Le groupe israélien vend l’application à différents États, indique la professeure. Ce logiciel aurait possiblement été utilisé par l’Arabie saoudite, l’Azerbaïdjan, Bahreïn, les Émirats arabes unis, la Hongrie, l’Inde, le Kazakhstan, le Maroc, le Mexique, le Rwanda et le Togo.

Qui sont les victimes ?

L’enquête a identifié au moins 180 journalistes de 20 pays qui ont été désignés comme cibles potentielles du logiciel espion depuis les cinq dernières années.

« Il y a 25 journalistes mexicains, 40 journalistes d’Azerbaïdjan, 40 journalistes indiens, des journalistes de CNN, du New York Times et la rédactrice en chef du Financial Times qui auraient été mis sur écoute », indique Mme Gentelet. La famille du journaliste Jamal Khashoggi, qui a été assassiné au consulat d’Arabie saoudite à Istanbul en 2018, aurait également été ciblée.

Comment le logiciel est-il installé sur les téléphones intelligents ?

La première façon d’infecter des téléphones est au moyen d’un lien malveillant envoyé par message texte ou par courriel.

Depuis peu, les infections peuvent aussi être réalisées par des attaques dites « zéro clic », qui ne nécessitent aucune interaction de la part du propriétaire du téléphone.

« Le logiciel utilise les vulnérabilités dans le code de certaines applications, telles que WhatsApp ou iTunes, qui permettent au téléphone d’être infecté sans que la personne n’ait rien fait, indique Mme Gentelet. Ce qui est assez préoccupant, c’est que le logiciel a infecté des iPhone 11 et 12, soit les technologies les plus récentes. »

Pourquoi le logiciel est-il problématique ?

« C’est un logiciel qui est vraiment invisible et difficile à détecter. Il a fallu des analyses techniques assez poussées pour le discerner », explique Mme Gentelet. Lorsque le logiciel infiltre un téléphone par des applications, il en efface ensuite les traces de l’infection.

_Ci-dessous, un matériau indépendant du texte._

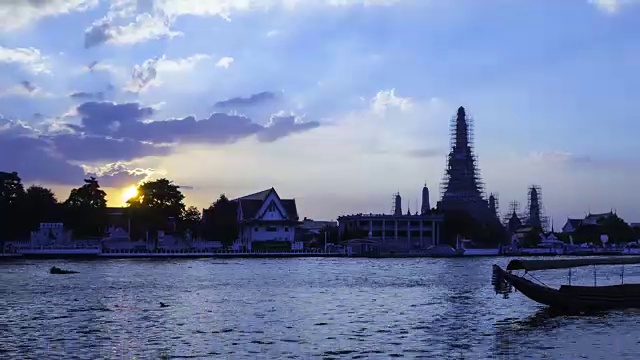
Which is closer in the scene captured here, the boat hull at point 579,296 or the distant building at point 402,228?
the boat hull at point 579,296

Le logiciel permet aux utilisateurs de savoir exactement ce que font et à quel endroit sont ses victimes. « Étant donné la variété de données collectées par le téléphone, c’est assez intrusif », dit-elle.

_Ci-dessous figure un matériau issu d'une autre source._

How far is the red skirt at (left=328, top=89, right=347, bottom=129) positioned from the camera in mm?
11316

Les impacts de cet espionnage sont énormes. « Certaines personnes ont été emprisonnées, menacées ou assassinées, et des personnes ont vu leurs droits fondamentaux violés », explique la spécialiste.

Que faire maintenant ?

Selon Karine Gentelet, les technologies doivent être mieux encadrées. « Il faut qu’il y ait un moratoire sur le développement et la vente de ce genre de technologies de surveillance. Tout ce qui est en lien avec la technologie a besoin d’avoir des processus transparents. On est mûrs pour limiter et encadrer la surveillance électronique de masse », résume-t-elle.